Microsoft SQL Server x64 2016, 2017, 2019, oder 2022 Server Standard Edition

 

Wichtig

Enterprise Edition erforderlich für den 24/7-Betrieb mit weniger als 4 Stunden pro Woche für geplante Datenbankwartungsarbeiten.

 

Hinweis

Für Umgebungen mit höheren Transaktionszahlen (>100.000 MES-Transaktionen täglich) werden SSD- oder NVMe-Festplatten empfohlen.

 

Hinweis

Die Leistung in Umgebungen mit hohem Transaktionsaufkommen hängt stark von einem optimalen SQL-Server ab, der möglicherweise zusätzliche CPU-, Speicher- und Festplatten-E/A-Ressourcen erfordert. In Umgebungen mit geringerem Transaktionsaufkommen ist es in der Regel möglich, die FactoryLogix-Datenbank auf einem bereits vorhandenen Datenbankserver zu platzieren, der andere Datenbanken/Anwendungen bedient. Dadurch besteht jedoch die Möglichkeit, dass andere Anwendungen den ordnungsgemäßen Betrieb von FactoryLogix beeinträchtigen. Beispielsweise könnte ein ERP-System, das denselben Datenbankserver nutzt, einen umfangreichen Bericht ausführen, der große Mengen an CPU- und Festplattenressourcen beansprucht, sodass FactoryLogix nicht mehr über ausreichende Ressourcen für den Betrieb in der Fertigung verfügt. FactoryLogix-Administratoren sollten sicherstellen, dass die FactoryLogix-Datenbank über ausreichende Ressourcen auf dem Server verfügt, um ordnungsgemäß zu funktionieren.

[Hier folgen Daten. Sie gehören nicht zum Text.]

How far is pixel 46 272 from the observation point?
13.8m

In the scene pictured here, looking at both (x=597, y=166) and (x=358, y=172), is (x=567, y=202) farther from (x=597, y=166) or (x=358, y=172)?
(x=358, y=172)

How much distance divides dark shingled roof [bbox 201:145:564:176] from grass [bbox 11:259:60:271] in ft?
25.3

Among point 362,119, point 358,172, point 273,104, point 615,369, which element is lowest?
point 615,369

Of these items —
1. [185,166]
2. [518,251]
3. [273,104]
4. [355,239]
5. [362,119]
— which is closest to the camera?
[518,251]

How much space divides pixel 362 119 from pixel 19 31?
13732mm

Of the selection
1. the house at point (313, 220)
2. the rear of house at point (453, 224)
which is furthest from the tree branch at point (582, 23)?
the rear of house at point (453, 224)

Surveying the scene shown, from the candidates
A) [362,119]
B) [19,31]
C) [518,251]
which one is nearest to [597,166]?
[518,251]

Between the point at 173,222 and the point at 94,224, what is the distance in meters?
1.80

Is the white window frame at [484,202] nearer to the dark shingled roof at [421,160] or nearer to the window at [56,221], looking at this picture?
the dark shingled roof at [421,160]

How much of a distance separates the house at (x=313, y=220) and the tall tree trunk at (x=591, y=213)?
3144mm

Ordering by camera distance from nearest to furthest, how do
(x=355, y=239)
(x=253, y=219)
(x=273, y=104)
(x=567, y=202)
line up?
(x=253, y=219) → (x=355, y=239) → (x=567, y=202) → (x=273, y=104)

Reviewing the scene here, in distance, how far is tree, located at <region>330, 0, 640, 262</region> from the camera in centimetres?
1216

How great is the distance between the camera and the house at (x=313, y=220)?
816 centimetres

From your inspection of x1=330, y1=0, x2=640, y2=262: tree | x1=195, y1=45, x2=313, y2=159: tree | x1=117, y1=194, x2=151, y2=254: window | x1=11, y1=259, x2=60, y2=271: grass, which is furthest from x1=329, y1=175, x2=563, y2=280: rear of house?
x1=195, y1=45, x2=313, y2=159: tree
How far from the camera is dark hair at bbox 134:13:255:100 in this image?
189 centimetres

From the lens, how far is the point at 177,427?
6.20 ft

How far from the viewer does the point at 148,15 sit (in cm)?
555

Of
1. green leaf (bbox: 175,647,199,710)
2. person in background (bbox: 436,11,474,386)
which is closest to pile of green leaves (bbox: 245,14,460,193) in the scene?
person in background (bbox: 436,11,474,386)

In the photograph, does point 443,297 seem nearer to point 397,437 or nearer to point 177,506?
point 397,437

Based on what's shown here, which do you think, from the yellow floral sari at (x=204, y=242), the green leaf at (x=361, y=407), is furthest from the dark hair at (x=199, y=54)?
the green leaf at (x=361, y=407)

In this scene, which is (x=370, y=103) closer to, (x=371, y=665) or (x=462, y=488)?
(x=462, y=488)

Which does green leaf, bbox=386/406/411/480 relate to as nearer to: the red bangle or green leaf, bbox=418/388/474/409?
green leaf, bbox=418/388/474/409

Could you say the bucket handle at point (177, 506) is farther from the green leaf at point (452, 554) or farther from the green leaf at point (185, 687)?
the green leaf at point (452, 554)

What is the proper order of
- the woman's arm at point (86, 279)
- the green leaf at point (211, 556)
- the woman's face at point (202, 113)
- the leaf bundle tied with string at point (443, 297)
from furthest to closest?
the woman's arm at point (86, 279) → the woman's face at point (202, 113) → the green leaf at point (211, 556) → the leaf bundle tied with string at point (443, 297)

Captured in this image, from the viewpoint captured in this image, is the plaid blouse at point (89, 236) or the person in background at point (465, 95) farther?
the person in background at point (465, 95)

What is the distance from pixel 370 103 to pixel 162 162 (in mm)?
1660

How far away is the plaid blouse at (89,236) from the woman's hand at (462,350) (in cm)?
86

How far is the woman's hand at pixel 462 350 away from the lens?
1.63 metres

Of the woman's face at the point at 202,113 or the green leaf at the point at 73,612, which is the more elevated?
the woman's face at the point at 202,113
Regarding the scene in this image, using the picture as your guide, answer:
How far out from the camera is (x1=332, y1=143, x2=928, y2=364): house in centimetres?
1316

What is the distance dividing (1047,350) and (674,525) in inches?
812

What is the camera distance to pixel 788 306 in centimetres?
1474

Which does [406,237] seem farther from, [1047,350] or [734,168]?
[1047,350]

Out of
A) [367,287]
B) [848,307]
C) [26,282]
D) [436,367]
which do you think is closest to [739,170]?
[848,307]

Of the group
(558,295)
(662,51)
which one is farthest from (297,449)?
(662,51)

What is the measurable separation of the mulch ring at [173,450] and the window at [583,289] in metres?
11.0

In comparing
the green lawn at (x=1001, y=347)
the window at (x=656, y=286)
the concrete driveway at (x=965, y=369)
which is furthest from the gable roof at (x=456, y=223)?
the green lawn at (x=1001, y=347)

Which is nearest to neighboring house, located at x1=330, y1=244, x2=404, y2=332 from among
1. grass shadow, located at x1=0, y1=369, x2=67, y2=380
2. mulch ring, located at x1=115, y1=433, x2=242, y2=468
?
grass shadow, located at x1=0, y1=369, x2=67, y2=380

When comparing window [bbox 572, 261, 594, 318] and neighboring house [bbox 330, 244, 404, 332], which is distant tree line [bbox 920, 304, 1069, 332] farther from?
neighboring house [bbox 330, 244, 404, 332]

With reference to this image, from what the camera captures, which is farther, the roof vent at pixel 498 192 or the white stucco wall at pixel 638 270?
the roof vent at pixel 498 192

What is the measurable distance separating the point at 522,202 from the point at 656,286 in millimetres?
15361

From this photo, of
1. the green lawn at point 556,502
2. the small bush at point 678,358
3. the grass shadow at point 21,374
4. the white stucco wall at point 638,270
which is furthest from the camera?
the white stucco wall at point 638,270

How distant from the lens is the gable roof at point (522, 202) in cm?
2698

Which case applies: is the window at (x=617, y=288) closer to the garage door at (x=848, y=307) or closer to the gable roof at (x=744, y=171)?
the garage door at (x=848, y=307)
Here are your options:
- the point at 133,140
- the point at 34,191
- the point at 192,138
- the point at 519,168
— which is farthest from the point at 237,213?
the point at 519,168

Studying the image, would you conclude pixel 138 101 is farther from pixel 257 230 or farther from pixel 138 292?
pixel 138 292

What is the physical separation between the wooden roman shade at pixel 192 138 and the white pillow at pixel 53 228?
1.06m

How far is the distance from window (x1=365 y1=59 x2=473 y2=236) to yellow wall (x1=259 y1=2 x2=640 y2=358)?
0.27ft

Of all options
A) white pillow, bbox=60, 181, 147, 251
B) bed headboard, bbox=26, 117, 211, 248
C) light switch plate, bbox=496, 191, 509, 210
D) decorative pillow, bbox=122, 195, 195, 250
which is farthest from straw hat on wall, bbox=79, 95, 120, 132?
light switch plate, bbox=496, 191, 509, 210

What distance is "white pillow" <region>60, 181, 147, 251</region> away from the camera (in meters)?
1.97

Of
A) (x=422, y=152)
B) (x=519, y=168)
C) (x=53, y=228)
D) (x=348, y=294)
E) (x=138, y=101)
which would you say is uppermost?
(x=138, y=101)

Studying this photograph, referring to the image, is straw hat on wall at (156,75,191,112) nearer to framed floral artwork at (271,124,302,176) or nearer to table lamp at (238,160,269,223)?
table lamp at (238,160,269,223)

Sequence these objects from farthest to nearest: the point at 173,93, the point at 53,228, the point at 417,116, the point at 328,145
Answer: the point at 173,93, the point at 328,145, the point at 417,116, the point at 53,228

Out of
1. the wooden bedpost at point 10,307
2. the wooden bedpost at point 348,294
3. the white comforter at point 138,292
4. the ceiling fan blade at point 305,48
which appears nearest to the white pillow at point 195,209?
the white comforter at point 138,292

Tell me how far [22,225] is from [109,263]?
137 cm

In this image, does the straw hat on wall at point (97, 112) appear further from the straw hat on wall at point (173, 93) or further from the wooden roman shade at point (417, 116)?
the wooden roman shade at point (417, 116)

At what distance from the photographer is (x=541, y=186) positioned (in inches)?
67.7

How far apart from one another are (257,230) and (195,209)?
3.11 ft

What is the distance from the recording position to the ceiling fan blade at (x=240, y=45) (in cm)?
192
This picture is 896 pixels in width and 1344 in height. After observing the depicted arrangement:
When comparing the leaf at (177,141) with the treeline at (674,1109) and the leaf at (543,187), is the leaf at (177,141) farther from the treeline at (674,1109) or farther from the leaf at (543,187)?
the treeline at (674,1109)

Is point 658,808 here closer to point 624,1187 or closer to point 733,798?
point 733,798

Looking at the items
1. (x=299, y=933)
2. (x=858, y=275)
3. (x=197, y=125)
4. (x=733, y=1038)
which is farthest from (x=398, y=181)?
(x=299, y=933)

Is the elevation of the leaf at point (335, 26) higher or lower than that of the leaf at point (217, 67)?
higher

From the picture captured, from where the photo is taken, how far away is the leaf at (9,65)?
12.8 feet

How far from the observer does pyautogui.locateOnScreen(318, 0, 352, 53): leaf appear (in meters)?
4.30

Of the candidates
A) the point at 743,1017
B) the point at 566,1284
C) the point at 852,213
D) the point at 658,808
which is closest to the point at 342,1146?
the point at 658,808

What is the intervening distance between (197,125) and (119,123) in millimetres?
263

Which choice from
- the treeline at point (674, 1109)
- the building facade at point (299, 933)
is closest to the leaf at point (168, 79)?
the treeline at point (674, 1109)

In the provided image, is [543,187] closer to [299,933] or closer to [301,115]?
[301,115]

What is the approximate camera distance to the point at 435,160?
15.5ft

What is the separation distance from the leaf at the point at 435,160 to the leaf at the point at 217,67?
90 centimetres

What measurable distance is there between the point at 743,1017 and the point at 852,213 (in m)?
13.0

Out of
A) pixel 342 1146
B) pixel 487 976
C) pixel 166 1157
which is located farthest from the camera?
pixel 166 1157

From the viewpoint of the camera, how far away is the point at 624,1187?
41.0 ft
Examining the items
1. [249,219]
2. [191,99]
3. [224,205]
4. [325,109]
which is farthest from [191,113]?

FactoryLogix Anwendungsserver

Element

Beschreibung

CPU Typ

Intel® Xeon™ E-Family (E3/E5/E7) oder aktueller oder AMD Äquivalent

CPU Geschwindigkeit

Prozessor mit mindestens 8 Kernen und einer minimalen Taktfrequenz von 2,2 GHz.

Systemspeicher

16 GB RAM

Vernetzung

1,000 Mbps oder besser Ethernet

Systempartition

60 GB Systempartition (RAID 1 oder ähnlich für Fehlertoleranz)

Betriebssystem

Microsoft Windows Server x64 2016, 2019, oder 2022 Standard Edition oder aktueller

Voraussetzungen

Microsoft .NET Framework 4.7.2 oder aktueller

 xLink Datenerfassungs-Server

Element

Beschreibung

CPU Typ

Intel® Xeon™ Prozessor E-Familie (E3/E5/E7) oder neuer oder AMD-Äquivalent

CPU Geschwindigkeit

Prozessor mit mindestens 4 Kernen und einer minimalen Taktfrequenz von 2,2 GHz.

Systemspeicher

16 GB RAM Minimum

Vernetzung

1,000 Mbps oder besser Ethernet

Systempartition

100 GB Systempartition (RAID 1 oder ähnlich für Fehlertoleranz)

Betriebssystem

Microsoft Windows Server x64 2016, 2019, oder 2022 Standard Edition oder aktueller

Voraussetzungen

Microsoft .NET Framework 4.7.2 oder aktueller

Virtualisierung

FactoryLogix unterstützt die Bereitstellung in virtualisierten Umgebungen, vorausgesetzt ein Type 1-Hypervisor, wie VMware ESXi Microsoft Hyper-V vorhanden ist.  Die Mindestanforderungen für CPU, Speicher und Festplattenspeicher bleiben in einer virtualisierten Umgebung unverändert. Da sich viele Virtualisierungsplattformen CPU und Speicher über mehrere virtuelle Maschinen hinweg teilen, ist es wichtig, sicherzustellen, dass FactoryLogix virtuelle Server über die dedizierten Ressourcen verfügen, die sie in einer virtuellen Umgebung benötigen. Für jeden benötigten Kern sollte eine dedizierte vCPU zugewiesen werden. Wenn Hyper-Threading verwendet wird und Ihre Virtualisierungsumgebung einen einzelnen Hyper-Threading-Prozessor als 2 vCPUs betrachtet, sollten für jeden benötigten physischen Kern 2 vCPUs zugewiesen werden.